Progress of a 140 GHz, 1 kW Confocal Gyro-TWT Amplifier

Introduction

The current status of the 140 GHz, 1 kW gyro-traveling wave amplifier is presented. The amplifier operates in the high order HE₀₆ mode of a confocal mirror waveguide. The gain of the amplifier is predicted in simulation to be 53 dB, producing pulses up to 2 kW at 30 kV beam voltage and 2A beam current at a beam pitch factor of 0.75 and estimated total velocity spread of 6%. The amplifier [1] will replace a 140 GHz gyrotron oscillator [2] in use for Electron Spin Resonance (ESR) spectroscopy experiments in the Francis Bitter Magnet Laboratory at the Massachusetts Institute of Technology, Cambridge, MA.

Design of 140 GHz gyro-amplifier

The amplifier has a quasioptical interaction structure comprised of two confocal mirrors. The mode selectivity of the confocal waveguide will allow operation at a higher order (HE₀₆) mode which is analogous to a TE₀₃ mode of a cylindrical waveguide without mode competition. The overmoded interaction structure improves the power handling capability and is easy to fabricate.

Two mirrors with equal radii of curvature R_c, separated by distance L_┴ have mirror aperture width 2a. Fig. 1 shows this geometry in cross section along with the resulting normalized power contours for the case of a confocal waveguide, R_c=L_┴=6.9mm, with aperture size 2a=6.0mm. The resulting field patterns are nearly Gaussian in the x-direction. The electron beam is positioned to interact with the intermediate mode peaks.

Figure 1.

The confocal geometry and normalized power contours for the HE₀₆ mode. The annular electron beam position is shown by the dashx-dot circle.
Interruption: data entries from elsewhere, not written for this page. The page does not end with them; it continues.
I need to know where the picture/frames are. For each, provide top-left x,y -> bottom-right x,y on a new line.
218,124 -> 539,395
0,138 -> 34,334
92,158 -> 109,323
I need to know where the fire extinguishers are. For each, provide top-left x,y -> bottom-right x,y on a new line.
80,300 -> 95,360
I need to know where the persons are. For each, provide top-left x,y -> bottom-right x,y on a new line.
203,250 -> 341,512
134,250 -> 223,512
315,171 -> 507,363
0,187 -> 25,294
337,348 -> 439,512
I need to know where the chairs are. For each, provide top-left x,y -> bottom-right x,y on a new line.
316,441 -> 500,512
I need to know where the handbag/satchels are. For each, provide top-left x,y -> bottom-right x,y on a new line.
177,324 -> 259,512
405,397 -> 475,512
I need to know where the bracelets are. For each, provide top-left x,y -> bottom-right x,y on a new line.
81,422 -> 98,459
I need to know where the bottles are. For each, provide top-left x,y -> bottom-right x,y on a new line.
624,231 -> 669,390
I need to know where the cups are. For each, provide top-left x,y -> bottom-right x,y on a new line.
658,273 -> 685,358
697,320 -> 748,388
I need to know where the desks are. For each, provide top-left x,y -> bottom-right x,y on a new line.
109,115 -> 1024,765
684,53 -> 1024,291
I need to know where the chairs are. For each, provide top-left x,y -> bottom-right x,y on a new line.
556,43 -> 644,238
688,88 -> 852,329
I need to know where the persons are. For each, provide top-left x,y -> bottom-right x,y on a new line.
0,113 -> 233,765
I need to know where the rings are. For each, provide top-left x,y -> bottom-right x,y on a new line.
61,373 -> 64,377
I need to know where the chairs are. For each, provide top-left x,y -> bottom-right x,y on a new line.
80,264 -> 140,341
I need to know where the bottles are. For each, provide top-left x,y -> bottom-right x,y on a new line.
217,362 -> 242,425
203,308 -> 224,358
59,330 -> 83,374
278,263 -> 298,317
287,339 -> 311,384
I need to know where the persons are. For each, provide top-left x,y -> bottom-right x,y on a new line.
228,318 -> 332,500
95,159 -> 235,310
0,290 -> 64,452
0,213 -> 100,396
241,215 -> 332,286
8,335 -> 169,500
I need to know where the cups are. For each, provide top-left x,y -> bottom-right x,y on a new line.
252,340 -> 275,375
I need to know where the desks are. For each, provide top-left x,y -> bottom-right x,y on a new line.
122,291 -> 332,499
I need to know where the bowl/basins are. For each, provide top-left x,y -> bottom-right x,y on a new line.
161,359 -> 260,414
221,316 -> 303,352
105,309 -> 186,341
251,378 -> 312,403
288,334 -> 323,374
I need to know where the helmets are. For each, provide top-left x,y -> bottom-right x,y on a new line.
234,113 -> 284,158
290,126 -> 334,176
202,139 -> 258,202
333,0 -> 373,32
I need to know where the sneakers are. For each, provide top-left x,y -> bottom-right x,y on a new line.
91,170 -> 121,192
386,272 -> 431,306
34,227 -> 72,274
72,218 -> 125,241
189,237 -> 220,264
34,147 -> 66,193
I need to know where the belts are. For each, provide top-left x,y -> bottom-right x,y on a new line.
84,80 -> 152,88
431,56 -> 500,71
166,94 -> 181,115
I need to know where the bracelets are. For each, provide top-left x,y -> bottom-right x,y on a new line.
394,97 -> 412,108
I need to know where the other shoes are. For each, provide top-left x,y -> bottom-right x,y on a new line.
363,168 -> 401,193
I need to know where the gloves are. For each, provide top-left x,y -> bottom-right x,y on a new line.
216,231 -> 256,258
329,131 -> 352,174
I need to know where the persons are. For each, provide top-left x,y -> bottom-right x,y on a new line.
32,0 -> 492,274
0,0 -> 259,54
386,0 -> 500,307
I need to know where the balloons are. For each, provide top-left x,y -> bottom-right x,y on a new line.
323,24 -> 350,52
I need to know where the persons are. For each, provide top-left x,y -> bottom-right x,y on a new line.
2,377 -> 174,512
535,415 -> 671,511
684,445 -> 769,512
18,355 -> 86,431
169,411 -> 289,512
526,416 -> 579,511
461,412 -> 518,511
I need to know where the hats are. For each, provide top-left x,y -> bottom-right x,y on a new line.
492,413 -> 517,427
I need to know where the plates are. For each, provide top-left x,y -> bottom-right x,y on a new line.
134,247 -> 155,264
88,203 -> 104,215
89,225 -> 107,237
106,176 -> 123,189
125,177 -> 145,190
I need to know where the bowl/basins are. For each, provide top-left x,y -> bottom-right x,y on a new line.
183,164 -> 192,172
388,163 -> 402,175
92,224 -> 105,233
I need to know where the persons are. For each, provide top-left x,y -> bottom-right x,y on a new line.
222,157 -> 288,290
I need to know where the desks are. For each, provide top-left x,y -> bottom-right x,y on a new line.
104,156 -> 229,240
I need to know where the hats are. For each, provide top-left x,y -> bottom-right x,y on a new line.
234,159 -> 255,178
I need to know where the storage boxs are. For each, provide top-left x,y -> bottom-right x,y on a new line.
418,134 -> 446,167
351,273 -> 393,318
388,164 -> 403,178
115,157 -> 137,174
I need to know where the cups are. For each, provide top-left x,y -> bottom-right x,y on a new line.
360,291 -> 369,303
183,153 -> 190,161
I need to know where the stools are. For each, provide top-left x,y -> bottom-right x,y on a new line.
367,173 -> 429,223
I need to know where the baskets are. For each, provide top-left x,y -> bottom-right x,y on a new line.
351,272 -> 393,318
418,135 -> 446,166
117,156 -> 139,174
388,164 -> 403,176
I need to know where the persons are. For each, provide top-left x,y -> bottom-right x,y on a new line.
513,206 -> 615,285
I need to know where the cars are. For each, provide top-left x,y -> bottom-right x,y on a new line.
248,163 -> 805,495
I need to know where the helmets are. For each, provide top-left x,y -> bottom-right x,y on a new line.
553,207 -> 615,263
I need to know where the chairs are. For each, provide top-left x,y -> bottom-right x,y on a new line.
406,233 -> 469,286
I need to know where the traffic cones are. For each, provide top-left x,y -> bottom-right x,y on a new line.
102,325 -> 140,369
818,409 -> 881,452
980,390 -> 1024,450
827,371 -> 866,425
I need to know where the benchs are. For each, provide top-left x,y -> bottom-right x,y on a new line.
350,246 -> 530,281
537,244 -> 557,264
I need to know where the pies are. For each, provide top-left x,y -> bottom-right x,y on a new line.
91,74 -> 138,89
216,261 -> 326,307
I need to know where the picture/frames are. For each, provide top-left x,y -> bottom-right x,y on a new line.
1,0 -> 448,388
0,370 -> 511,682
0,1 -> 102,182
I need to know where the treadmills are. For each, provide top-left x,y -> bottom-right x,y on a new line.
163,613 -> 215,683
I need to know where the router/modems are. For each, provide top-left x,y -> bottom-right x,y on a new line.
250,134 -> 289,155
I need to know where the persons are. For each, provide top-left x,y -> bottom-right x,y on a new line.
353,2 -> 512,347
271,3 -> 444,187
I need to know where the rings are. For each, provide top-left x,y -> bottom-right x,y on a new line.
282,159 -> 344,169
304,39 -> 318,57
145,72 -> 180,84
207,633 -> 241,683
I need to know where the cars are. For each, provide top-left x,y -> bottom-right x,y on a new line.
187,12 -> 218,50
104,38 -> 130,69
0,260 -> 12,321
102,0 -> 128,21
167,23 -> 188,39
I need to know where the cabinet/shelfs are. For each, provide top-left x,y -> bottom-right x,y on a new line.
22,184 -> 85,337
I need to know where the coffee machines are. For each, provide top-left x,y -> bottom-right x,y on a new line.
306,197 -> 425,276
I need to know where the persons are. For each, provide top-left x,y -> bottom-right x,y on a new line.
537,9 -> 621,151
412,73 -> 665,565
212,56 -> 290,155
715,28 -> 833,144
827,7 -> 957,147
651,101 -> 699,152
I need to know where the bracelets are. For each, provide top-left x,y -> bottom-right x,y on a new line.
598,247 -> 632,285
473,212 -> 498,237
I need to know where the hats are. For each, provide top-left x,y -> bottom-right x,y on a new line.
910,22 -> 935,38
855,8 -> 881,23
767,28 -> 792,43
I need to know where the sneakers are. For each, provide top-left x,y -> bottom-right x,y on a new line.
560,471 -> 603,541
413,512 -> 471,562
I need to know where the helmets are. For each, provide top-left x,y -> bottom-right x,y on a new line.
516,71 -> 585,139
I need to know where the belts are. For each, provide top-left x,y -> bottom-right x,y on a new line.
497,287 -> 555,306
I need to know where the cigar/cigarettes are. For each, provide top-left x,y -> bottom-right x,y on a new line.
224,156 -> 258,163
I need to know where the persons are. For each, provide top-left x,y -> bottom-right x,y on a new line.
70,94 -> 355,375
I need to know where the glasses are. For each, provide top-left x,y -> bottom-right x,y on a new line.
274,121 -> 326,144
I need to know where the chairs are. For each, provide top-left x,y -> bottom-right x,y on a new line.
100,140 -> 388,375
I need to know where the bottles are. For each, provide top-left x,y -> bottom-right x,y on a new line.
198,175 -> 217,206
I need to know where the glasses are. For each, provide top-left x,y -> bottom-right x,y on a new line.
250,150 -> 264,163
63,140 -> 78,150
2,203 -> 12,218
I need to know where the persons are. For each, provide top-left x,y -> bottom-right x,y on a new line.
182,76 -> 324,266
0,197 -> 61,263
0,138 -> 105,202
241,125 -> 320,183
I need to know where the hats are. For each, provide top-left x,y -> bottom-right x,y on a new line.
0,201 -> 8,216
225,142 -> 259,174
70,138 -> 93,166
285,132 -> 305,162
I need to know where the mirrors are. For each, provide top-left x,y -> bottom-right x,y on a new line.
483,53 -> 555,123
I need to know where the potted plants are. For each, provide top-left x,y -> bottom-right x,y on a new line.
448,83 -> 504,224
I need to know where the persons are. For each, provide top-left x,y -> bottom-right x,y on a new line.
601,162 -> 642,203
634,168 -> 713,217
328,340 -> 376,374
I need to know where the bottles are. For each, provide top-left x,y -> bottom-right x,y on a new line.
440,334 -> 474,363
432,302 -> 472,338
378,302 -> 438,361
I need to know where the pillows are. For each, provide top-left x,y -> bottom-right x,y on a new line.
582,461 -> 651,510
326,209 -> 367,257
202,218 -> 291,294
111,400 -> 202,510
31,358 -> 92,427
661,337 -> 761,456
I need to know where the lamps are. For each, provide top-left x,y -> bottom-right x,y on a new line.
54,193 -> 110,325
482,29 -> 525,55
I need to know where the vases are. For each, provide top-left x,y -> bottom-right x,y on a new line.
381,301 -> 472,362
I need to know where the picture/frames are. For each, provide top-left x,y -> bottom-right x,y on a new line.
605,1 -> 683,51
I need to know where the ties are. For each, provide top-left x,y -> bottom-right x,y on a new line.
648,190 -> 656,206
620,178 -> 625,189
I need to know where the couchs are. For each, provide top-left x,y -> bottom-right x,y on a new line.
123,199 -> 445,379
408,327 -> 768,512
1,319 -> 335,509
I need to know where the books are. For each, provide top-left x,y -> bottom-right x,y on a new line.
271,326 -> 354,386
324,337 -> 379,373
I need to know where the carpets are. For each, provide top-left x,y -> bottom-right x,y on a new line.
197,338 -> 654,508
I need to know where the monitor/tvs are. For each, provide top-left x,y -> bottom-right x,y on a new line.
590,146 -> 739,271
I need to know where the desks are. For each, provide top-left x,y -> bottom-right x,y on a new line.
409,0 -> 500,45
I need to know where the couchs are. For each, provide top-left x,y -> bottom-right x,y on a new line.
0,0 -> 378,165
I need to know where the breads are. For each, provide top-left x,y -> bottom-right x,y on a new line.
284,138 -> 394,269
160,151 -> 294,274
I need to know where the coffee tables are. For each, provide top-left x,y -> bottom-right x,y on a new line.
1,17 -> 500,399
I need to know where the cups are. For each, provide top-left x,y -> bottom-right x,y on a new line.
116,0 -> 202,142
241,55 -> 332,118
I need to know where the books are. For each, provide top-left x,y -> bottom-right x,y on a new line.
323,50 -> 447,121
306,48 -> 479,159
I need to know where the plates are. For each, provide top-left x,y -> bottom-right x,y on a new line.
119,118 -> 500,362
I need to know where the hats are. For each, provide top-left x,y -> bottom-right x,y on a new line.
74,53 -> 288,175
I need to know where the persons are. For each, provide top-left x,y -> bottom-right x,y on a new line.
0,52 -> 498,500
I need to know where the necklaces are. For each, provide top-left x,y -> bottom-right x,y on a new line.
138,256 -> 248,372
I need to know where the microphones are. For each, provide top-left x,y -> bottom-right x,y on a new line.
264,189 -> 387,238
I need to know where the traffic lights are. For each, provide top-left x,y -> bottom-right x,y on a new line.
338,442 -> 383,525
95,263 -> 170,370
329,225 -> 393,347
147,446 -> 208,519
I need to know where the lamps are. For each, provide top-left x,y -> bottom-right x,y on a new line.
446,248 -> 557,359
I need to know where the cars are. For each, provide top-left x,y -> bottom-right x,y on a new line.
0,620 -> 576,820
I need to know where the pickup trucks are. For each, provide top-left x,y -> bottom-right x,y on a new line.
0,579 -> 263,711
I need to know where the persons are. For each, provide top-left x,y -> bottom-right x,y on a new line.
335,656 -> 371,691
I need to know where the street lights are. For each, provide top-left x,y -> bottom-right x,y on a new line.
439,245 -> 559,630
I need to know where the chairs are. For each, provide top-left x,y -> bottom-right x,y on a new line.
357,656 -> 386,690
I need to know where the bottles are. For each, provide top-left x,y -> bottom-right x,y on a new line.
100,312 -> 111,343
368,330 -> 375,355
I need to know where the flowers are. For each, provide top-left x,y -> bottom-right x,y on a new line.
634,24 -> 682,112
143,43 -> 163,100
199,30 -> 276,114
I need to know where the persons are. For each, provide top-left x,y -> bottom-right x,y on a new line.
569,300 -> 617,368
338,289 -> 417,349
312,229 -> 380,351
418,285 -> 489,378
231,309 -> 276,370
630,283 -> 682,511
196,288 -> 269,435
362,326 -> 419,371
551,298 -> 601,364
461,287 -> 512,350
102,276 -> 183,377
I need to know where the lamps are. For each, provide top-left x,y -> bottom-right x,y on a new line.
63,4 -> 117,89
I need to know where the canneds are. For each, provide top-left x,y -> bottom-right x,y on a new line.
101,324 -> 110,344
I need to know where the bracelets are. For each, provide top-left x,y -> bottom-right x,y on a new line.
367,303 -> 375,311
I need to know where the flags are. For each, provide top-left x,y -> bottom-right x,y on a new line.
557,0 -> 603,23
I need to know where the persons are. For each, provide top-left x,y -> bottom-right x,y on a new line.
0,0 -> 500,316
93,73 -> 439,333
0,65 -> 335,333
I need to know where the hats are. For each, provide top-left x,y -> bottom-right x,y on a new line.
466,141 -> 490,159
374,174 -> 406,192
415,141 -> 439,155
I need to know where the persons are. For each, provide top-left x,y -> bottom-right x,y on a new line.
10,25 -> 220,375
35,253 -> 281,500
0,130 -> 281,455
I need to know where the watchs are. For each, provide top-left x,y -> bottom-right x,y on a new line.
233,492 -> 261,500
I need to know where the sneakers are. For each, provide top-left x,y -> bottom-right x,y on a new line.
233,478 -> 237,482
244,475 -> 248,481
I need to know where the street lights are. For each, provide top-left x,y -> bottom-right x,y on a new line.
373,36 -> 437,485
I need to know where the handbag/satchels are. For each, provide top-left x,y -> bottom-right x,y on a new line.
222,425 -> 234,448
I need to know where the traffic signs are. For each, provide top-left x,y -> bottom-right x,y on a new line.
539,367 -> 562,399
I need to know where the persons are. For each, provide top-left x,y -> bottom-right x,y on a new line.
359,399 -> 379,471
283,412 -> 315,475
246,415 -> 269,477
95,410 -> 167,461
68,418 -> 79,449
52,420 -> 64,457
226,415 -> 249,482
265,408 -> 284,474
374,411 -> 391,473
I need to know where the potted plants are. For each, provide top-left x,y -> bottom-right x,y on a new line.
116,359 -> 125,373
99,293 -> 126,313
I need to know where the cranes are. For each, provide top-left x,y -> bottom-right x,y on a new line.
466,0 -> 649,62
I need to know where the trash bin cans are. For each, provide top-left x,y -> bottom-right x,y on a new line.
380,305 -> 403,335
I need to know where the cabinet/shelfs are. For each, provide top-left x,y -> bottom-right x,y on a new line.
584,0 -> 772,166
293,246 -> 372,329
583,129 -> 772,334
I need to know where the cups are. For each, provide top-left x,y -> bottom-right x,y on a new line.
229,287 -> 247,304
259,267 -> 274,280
The design parameters and simulation results are listed in Table 1. The amplifier consists of three 7cm amplifier sections separated by two quasi-optical severs to limit the gain in each section. Photo 1 shows the completed amplifier structure prior to installation.

Table 1.

Parameters & Simulation

Frequency	140 GHz
Operating Mode	HE06 Confocal
Output Power	2 kW peak
Input Power	10 mW
Saturated Gain	53 dB
Voltage	30 kV
Current	2.0 A
Pitch Factor	0.75
Perp. Vel. Spread	6.0 %
3dB Bandwidth	2.4 GHz (1.7%)

Photo 1.

Completed three-section confocal interaction circuit. Total circuit length is 25 cm.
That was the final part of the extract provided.